« Notre principale préoccupation, c’est l’humain. On veut être sûr qu’il ne présente­ aucun risque pour l’humain », souligne Carl Girard, directeur de la SPA des Cantons.

Un Yorkshire mordu à mort

Une fête de voisins a pris une tournure dramatique, samedi, à Granby. Un chien de race Husky a infligé au moins une morsure qui s’est avérée fatale pour un Yorkshire. La SPA des Cantons procède actuellement à une évaluation comportementale du Husky. Au terme des observations, des conditions pourraient être imposées au propriétaire de l’animal, notamment que son chien soit tenu en laisse ou qu’il porte une muselière.

Les événements qui ont conduit à la mort de l’animal se sont déroulés à proximité du parc des Pionniers, samedi après-midi, alors qu’une fête des voisins s’y déroulait. Plusieurs enfants et leurs parents ont été témoins de la scène tragique, selon des informations obtenues par La Voix de l’Est.

Les circonstances n’ont pas été précisées par les policiers qui ont été appelés à intervenir une fois l’incident terminé. Chose certaine, un chien de race Husky a mordu à au moins une occasion un chien Yorkshire. Le maître du Yorkshire l’a conduit chez le vétérinaire où son décès a été constaté, indique Guy Rousseau, porte-parole du Service de police de Granby.

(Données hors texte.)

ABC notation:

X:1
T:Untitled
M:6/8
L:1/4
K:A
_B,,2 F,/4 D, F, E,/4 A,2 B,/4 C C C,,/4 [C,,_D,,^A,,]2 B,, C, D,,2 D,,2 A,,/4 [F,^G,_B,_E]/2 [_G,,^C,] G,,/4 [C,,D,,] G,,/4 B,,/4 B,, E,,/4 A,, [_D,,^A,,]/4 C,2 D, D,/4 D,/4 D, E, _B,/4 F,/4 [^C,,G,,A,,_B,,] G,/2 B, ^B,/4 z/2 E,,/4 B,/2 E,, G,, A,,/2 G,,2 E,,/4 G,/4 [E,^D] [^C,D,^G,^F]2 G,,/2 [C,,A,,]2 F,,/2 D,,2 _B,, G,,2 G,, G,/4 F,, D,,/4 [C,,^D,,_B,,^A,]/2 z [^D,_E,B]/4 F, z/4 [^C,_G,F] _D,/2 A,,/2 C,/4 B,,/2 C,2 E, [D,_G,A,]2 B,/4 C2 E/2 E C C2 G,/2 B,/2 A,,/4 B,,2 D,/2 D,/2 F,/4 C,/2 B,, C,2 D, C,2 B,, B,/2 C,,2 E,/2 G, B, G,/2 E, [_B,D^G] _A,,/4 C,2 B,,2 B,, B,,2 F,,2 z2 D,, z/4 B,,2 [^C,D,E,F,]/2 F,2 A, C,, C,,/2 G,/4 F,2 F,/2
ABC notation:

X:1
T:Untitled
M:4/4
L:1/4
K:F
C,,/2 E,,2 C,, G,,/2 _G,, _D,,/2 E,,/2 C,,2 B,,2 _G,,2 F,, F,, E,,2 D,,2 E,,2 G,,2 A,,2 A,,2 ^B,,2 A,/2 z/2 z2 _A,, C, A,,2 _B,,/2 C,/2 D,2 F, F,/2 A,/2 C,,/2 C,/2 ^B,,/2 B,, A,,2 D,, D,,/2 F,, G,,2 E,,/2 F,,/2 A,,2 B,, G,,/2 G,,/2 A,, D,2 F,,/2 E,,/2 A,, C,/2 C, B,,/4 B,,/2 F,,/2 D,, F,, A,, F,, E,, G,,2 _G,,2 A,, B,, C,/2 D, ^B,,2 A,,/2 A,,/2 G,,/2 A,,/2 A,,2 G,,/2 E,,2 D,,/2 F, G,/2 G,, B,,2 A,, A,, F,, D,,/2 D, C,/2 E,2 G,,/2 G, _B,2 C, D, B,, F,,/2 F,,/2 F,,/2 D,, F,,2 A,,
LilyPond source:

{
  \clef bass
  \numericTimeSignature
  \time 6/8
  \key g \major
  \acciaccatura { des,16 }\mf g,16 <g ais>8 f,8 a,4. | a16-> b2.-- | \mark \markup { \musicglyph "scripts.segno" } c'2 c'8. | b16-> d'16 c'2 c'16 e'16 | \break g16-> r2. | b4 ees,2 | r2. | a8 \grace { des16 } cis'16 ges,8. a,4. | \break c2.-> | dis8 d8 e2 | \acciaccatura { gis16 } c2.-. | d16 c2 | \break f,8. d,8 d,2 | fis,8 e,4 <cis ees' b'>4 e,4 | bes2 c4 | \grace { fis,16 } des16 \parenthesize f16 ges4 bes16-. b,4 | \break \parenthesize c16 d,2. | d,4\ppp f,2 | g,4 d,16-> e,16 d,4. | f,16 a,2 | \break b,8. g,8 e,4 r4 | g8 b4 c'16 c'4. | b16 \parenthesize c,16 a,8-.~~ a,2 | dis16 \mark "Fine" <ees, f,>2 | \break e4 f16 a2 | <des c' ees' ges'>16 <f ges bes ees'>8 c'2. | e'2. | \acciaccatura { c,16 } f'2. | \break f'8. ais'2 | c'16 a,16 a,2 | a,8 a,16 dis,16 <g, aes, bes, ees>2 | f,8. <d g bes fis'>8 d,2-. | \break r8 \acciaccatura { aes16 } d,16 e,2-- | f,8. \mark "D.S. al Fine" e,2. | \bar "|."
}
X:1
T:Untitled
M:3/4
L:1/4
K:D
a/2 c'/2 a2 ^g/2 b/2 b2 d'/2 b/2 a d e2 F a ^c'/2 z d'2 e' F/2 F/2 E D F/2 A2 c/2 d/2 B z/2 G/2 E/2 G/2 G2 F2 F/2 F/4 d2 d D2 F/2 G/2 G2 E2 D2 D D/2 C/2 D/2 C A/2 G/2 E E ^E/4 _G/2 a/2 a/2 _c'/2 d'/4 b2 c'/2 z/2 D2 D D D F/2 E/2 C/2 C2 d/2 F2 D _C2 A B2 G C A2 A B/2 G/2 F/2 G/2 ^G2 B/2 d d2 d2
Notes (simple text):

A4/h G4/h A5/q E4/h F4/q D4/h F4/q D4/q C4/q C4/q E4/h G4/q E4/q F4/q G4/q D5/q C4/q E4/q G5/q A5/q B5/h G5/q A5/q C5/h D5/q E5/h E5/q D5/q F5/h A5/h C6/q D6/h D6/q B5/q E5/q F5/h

Le propriétaire du chien décédé ainsi que celui du Husky ont été rencontrés par les policiers. Ces derniers ont fait savoir que le propriétaire de l’animal qui s’en est pris au petit chien a reçu une contravention de 272 $ en vertu de l’article 205 de la réglementation municipale puisque l’acte du chien, soit mordre un autre animal, constitue une nuisance au sens de la loi.

Évaluation comportementale
Le personnel de la SPA des Cantons a pris en charge le Husky. Puisqu’il a mordu un autre animal, son niveau de dangerosité doit être établi, explique son directeur, Carl Girard. Ce qui intéresse principalement le spécialiste en pareilles circonstances, c’est le comportement de l’animal à l’égard des humains. « Notre principale préoccupation, c’est l’humain. On veut être sûr qu’il ne représente aucun risque pour l’humain », insiste M. Girard.

« On fait deux évaluations, poursuit-il. On la fait à froid quand le chien arrive parce qu’on veut voir dans quel état il est et on la refait plusieurs jours plus tard pour voir s’il y a un changement. Si à la deuxième évaluation on voit qu’il est encore nerveux, stressé, on peut étirer la période d’évaluation. On veut vraiment prendre le temps pour qu’il soit calme et qu’on voit sa vraie nature. »

Au terme des observations faites par M. Girard, un rapport incluant des recommandations sera acheminé aux policiers de Granby qui décideront du sort qui sera réservé à l’animal. Il est possible que des conditions de garde soient imposées à l’animal, telles que le port d’une muselière, qu’il soit en laisse en tout temps ou qu’il soit gardé par un adulte, énumère M. Girard. C’est ce type de conditions qui ont déjà été imposées par le passé.

M. Girard précise que l’animal n’est pas connu de la SPA des Cantons. Aucune intervention auprès de lui n’a été réalisée avant les événements survenus le week-end dernier.

La Voix de l’Est a contacté le propriétaire du Husky, mais il n’a pas donné suite à la demande d’entrevue mardi.